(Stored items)
┄┄┄┄┄┄┄┄┄┄┄┄┄┄┄┄┄┄┄┄
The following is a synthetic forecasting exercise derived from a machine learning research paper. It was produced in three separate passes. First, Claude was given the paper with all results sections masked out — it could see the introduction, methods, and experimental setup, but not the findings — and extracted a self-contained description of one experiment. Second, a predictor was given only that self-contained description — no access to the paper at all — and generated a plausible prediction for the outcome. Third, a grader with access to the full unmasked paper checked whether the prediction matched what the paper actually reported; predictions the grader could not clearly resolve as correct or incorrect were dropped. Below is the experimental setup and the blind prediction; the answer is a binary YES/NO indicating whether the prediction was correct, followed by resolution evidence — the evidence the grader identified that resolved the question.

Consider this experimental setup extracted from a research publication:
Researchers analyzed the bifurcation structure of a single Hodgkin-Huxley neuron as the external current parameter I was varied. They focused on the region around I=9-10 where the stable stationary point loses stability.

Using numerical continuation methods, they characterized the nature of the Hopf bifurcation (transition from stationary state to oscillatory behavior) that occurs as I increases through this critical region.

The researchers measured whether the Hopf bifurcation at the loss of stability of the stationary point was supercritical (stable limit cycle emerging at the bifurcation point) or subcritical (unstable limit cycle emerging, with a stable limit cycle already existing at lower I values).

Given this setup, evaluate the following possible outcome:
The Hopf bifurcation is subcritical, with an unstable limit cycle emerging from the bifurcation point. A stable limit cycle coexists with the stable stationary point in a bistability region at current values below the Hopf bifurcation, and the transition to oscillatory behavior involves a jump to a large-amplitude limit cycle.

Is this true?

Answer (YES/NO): YES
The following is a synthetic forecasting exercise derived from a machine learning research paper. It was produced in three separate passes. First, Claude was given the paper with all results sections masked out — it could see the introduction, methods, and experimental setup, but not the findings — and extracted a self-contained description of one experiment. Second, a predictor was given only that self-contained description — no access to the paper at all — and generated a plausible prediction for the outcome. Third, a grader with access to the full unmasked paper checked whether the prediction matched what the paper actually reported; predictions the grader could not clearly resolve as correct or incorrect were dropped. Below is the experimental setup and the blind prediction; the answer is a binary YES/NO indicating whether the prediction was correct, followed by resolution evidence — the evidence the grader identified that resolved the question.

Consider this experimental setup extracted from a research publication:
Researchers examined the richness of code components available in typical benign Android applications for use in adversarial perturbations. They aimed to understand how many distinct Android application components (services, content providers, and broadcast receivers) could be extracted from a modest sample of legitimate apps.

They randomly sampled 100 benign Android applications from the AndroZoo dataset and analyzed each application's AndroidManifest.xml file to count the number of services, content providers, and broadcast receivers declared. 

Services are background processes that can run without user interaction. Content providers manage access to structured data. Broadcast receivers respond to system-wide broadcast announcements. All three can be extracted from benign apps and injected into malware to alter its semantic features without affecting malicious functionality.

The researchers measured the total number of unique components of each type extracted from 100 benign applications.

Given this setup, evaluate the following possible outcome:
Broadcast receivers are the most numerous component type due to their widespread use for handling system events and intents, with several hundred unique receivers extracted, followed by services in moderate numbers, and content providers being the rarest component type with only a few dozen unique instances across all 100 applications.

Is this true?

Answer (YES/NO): NO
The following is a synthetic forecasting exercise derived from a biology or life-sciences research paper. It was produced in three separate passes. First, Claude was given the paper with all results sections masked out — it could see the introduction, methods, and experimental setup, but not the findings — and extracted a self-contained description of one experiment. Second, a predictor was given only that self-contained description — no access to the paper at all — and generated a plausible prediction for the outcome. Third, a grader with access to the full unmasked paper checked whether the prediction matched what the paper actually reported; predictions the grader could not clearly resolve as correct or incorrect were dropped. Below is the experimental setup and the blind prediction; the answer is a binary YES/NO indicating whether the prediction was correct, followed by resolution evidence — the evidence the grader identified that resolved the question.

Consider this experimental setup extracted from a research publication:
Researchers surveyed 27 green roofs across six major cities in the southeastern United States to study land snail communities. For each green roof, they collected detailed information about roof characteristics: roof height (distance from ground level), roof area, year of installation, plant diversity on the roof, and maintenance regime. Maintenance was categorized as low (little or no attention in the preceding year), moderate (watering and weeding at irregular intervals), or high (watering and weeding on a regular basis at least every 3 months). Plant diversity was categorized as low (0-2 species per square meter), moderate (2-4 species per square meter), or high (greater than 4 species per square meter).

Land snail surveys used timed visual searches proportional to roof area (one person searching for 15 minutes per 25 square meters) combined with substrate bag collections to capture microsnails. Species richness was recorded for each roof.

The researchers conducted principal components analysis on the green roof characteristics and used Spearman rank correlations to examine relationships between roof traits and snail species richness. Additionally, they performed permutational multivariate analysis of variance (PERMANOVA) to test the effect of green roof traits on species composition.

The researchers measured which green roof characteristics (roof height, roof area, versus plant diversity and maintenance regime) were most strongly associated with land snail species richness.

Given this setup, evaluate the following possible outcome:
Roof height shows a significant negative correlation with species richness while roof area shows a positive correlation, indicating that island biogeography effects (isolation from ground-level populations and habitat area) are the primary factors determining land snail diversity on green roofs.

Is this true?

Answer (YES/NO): NO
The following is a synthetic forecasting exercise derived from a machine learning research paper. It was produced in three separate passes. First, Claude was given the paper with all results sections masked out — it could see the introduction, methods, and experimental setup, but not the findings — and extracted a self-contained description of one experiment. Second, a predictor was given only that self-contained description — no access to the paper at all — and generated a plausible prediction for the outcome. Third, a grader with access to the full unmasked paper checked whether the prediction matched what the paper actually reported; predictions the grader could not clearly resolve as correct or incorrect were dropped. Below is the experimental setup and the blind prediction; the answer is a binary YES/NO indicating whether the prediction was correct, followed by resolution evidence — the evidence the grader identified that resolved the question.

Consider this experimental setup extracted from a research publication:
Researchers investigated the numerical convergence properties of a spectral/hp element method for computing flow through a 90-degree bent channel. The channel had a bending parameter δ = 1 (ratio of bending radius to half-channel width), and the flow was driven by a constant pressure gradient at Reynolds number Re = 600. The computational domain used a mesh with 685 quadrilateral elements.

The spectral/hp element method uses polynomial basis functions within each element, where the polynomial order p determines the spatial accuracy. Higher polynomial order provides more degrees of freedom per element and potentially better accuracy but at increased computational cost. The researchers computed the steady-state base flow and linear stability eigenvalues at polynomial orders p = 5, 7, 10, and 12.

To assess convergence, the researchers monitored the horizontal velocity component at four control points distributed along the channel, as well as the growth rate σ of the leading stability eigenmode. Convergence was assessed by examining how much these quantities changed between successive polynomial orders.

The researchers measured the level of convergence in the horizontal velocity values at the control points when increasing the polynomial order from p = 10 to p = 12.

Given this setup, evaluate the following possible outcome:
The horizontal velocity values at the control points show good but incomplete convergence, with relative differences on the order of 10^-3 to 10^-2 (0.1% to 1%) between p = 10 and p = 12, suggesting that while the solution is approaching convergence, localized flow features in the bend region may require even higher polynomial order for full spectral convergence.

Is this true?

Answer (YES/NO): NO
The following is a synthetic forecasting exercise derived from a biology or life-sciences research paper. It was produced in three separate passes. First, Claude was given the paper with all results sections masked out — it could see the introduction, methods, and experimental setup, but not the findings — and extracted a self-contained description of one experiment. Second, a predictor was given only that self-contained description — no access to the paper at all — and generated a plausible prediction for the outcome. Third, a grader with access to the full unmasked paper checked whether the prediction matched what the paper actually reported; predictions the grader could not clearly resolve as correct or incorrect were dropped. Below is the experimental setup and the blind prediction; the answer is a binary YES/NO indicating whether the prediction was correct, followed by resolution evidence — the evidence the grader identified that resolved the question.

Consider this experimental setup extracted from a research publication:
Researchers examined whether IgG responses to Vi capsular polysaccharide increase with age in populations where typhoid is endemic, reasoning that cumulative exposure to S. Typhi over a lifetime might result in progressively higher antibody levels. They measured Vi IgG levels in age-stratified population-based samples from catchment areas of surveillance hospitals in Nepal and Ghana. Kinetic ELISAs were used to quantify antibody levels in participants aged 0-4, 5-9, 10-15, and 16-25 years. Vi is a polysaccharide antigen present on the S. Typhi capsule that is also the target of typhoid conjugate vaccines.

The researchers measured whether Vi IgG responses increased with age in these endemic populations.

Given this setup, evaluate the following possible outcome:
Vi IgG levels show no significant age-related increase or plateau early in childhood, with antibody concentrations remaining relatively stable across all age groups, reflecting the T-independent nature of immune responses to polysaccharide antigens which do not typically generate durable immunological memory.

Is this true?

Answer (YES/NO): YES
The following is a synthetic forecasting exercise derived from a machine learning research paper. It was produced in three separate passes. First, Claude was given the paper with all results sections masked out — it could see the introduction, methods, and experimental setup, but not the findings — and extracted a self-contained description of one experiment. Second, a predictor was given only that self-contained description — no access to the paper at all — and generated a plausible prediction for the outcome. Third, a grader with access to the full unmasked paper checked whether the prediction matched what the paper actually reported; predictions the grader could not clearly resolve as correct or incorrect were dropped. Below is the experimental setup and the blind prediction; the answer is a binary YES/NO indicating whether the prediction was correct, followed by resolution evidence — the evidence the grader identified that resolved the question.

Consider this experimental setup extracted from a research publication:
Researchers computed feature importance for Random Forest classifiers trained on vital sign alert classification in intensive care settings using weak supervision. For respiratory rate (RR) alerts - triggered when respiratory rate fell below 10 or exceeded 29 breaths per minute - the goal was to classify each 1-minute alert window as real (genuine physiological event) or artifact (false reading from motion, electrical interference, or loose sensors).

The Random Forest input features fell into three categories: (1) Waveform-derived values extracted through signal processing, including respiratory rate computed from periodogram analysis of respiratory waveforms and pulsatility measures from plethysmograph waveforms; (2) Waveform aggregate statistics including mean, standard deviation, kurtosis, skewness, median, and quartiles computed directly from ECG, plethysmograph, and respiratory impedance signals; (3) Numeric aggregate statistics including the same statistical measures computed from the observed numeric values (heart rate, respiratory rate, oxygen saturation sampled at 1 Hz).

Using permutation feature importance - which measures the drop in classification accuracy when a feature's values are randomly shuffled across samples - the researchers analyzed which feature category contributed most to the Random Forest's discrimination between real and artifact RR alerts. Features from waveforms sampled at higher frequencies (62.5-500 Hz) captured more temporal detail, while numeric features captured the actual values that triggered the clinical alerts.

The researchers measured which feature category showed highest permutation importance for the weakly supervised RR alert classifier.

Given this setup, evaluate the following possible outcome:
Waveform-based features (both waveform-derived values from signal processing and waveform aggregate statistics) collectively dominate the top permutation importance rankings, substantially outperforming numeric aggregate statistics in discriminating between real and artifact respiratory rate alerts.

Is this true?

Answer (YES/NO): NO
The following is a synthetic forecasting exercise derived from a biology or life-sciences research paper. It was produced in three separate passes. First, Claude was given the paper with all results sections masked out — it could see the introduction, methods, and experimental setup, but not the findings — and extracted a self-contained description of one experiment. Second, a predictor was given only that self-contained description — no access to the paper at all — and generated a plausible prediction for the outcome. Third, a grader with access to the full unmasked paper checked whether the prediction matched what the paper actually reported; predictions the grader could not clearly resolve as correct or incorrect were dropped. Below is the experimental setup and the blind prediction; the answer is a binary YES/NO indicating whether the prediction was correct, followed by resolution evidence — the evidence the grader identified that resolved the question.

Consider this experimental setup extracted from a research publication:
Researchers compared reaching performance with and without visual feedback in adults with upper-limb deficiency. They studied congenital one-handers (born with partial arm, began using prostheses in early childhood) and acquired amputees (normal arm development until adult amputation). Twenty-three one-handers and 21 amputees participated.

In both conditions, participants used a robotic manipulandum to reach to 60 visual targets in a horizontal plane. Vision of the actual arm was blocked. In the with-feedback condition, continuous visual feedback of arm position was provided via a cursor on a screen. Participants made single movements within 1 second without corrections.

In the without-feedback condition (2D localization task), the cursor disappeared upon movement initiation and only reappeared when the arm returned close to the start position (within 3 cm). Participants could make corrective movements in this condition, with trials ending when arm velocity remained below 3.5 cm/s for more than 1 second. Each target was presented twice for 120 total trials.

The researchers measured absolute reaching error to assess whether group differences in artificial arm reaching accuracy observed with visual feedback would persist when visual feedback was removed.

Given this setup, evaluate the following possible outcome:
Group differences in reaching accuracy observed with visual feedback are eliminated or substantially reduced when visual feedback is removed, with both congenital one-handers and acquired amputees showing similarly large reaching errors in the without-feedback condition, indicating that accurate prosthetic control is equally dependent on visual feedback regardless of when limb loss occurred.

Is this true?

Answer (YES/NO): NO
┄┄┄┄┄┄┄┄┄┄┄┄┄┄┄┄┄┄┄┄
TASK PROMPT:
Exactly as written, repeat each line from the beginning of the data above to the line containing "Researchers analyzed the", inclusive.

RESULT:
The following is a synthetic forecasting exercise derived from a machine learning research paper. It was produced in three separate passes. First, Claude was given the paper with all results sections masked out — it could see the introduction, methods, and experimental setup, but not the findings — and extracted a self-contained description of one experiment. Second, a predictor was given only that self-contained description — no access to the paper at all — and generated a plausible prediction for the outcome. Third, a grader with access to the full unmasked paper checked whether the prediction matched what the paper actually reported; predictions the grader could not clearly resolve as correct or incorrect were dropped. Below is the experimental setup and the blind prediction; the answer is a binary YES/NO indicating whether the prediction was correct, followed by resolution evidence — the evidence the grader identified that resolved the question.

Consider this experimental setup extracted from a research publication:
Researchers analyzed the bifurcation structure of a single Hodgkin-Huxley neuron as the external current parameter I was varied. They focused on the region around I=9-10 where the stable stationary point loses stability.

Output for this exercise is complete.